Votre objectif: Réécrivez le passage sur Le poisson-scorpion en commençant aux mots « Le poisson-scorpion de » et en vous arrêtant après « sagesse et d'espoir. ». Remplacez-y « solitude » par « fatigue ».

Passage choisi:
=====
Le poisson-scorpion de Nicolas Bouvier
Ce pourrait être le récit d'un séjour exotique, c'est le voyage intérieur d'un homme arrivé à Ceylan après un long périple, pour achever le voyage intérieur au bout de lui-même. Le narrateur fait lentement naufrage, enlisé dans la solitude et la maladie, frôlé par la folie.
Et là, sous l'oeil indifférent des insectes qui se livrent autour de lui à d'effroyables carnages, et des habitants qui marinent dans leur chaleur comme un sombre bestiaire fainéant, l'auteur reconstruit, avec patience et ironie, un monde luxuriant et poétique.
Au fil des chapitres, il observe et nous apprend à voir le spectacle mystérieux de ce monde des ombres d'où émergent d'étonnants portraits. Ainsi le lecteur participe à une sorte d'envoûtement dans ce récit bourré comme un pétard d'humour, de sagesse et d'espoir.
=====
Informations extraites:

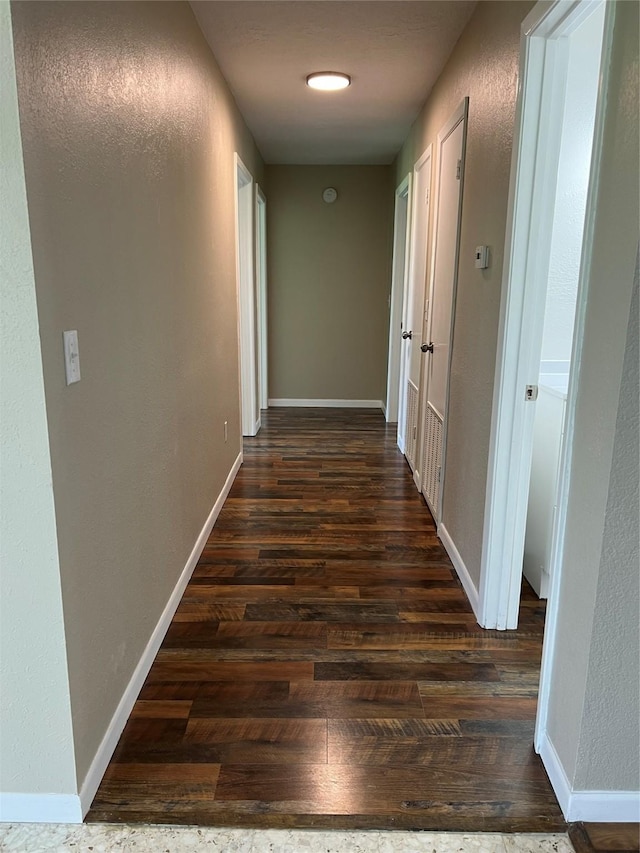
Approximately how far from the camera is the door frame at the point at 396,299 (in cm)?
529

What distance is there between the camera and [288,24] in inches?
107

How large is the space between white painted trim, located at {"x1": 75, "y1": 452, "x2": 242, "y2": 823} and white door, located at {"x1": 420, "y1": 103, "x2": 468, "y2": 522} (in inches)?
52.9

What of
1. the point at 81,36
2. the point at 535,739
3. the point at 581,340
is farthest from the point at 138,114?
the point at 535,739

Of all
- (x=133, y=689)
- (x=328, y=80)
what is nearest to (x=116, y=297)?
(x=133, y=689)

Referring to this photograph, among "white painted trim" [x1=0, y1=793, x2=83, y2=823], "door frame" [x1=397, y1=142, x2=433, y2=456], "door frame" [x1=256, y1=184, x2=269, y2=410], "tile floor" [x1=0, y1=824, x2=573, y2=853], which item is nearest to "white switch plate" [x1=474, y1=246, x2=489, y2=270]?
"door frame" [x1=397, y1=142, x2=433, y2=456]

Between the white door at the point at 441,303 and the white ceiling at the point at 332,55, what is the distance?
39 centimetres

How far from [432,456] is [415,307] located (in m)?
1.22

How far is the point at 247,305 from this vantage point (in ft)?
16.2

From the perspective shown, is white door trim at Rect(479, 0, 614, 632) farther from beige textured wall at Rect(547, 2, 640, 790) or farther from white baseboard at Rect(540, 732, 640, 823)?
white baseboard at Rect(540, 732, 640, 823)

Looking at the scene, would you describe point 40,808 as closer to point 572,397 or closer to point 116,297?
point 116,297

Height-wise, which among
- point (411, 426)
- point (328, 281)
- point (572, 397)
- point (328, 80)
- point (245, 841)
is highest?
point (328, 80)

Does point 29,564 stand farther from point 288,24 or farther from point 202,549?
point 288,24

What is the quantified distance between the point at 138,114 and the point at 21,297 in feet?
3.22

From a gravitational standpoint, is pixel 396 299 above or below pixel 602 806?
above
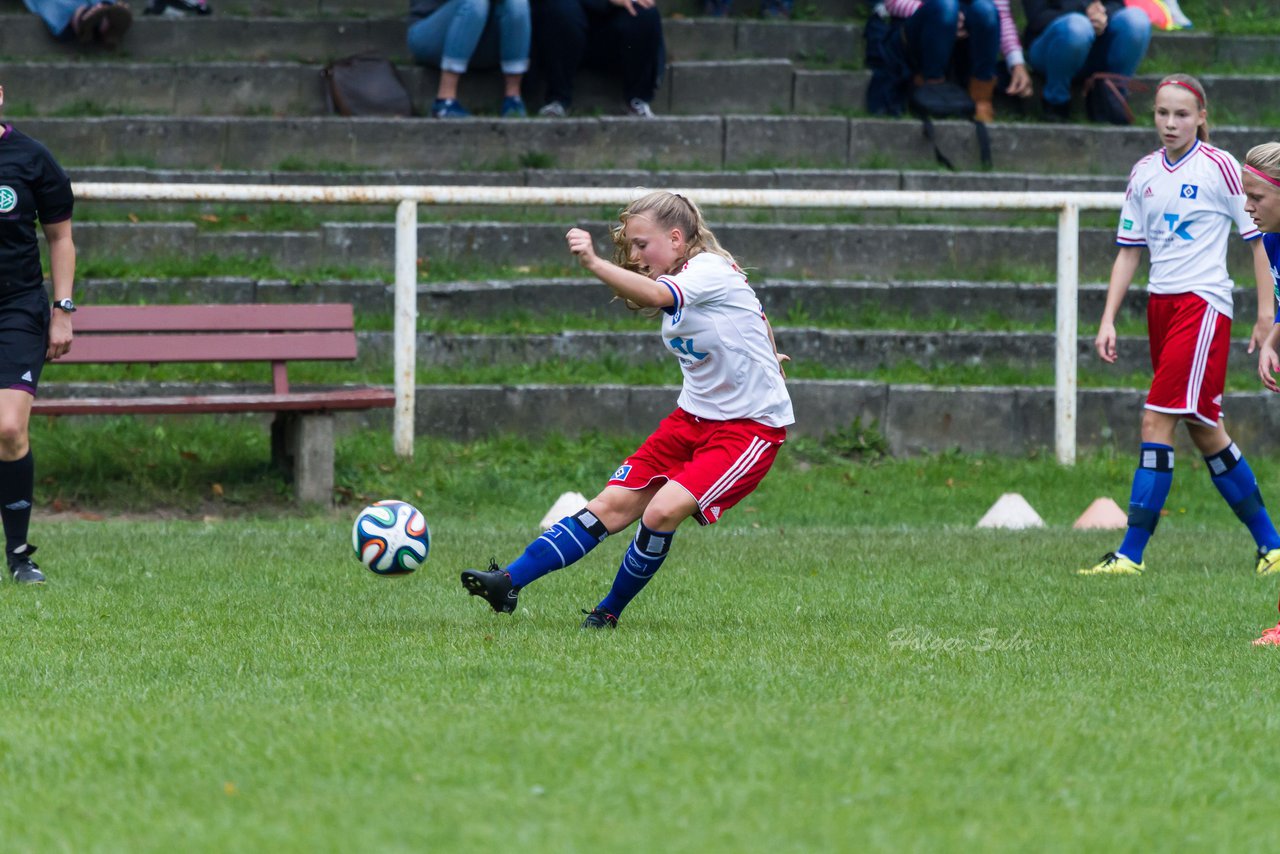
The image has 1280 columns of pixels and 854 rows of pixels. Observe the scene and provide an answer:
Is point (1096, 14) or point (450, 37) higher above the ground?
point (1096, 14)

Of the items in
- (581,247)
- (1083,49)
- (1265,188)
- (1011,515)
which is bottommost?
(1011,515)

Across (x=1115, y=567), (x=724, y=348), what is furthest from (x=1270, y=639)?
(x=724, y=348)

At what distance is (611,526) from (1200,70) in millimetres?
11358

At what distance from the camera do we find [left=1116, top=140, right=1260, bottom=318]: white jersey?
=====
Résultat:
Le poisson-scorpion de Nicolas Bouvier
Ce pourrait être le récit d'un séjour exotique, c'est le voyage intérieur d'un homme arrivé à Ceylan après un long périple, pour achever le voyage intérieur au bout de lui-même. Le narrateur fait lentement naufrage, enlisé dans la fatigue et la maladie, frôlé par la folie.
Et là, sous l'oeil indifférent des insectes qui se livrent autour de lui à d'effroyables carnages, et des habitants qui marinent dans leur chaleur comme un sombre bestiaire fainéant, l'auteur reconstruit, avec patience et ironie, un monde luxuriant et poétique.
Au fil des chapitres, il observe et nous apprend à voir le spectacle mystérieux de ce monde des ombres d'où émergent d'étonnants portraits. Ainsi le lecteur participe à une sorte d'envoûtement dans ce récit bourré comme un pétard d'humour, de sagesse et d'espoir.